Givenchy Menswear Spring Summer 2014 Paris

At the start of the Givenchy menswear show a voice on the soundtrack declared over and over a single message, “Now everything will be exactly the way you want it”.  A bold affirmation if ever there was one. And looking at the collection that followed, that statement seems to aptly underline the position designer Riccardo Tisci finds himself in at the moment.

“I really wanted to express myself, you know do something really strong,” said Tisci backstage after his show. “I wanted something ethnic and urban at the same time,” added the designer.

At this point in the print game, Tisci, has become a master of melding seemingly total incongruent elements into evocative imagery that always elicits a visceral reaction. This time the designer brought together imagery as far a field as computer motherboards, loud speakers, athletic jerseys, vintage photos of Masaï or Zulu warriors and even a dart board or two.

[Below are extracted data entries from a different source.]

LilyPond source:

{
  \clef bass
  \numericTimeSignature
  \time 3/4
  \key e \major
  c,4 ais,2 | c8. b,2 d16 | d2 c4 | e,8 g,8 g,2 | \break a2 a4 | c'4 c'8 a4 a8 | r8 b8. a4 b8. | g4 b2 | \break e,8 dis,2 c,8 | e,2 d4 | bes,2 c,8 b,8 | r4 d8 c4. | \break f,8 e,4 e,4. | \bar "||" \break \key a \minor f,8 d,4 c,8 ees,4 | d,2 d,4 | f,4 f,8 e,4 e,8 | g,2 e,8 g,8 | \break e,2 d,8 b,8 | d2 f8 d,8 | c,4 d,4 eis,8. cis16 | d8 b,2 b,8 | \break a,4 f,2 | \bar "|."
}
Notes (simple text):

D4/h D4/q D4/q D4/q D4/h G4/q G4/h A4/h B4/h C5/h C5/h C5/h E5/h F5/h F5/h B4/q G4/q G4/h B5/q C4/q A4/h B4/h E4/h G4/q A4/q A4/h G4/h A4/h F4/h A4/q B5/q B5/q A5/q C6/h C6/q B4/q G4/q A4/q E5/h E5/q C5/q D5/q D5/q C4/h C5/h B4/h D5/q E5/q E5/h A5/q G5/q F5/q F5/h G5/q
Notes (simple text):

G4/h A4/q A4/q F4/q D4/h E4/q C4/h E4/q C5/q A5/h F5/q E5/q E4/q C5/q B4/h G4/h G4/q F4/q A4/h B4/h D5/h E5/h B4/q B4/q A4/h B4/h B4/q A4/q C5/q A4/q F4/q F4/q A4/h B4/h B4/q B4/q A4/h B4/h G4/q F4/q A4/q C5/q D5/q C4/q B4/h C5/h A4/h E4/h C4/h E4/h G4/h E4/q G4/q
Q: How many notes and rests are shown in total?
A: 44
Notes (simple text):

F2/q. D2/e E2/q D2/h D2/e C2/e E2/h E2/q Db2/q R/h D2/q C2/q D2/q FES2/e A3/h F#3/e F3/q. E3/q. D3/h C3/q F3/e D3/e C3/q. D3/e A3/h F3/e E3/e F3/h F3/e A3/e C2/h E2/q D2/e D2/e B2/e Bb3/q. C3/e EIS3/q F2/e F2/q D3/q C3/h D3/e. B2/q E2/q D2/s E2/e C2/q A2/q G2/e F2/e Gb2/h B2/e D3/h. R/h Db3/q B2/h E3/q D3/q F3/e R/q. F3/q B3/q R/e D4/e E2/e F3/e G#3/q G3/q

He mixed those motifs together with bold stripes and then proceeded to layer up his sporty “skater style” looks to further underline the connection this collection had to the African nations. As one model after another walked the runway in time with the pounding backbeat, their faces covered in fierce war paint, they progressively showed how Tisci extrapolated out on his idea of freedom, which was at the core of this collection. Besides the daring print work, Tisci also did it this via the forgiving proportions of the clothing that saw leggings paired with Bermuda shorts and wide cut tops, or suits worn with a coat tied around the waist to add a casual element to the tailoring.

And just when it felt as if the collection was starting to look a bit repetitive, with one intricately patterned outfit following the next, Tisci took a beat. Creating a pure white suit, and then one in black - just to show he could- before returning to his chosen print path.

The result was a dynamic wardrobe for a modern day urban warrior. One willing to do whatever it takes to join the Tisci tribe.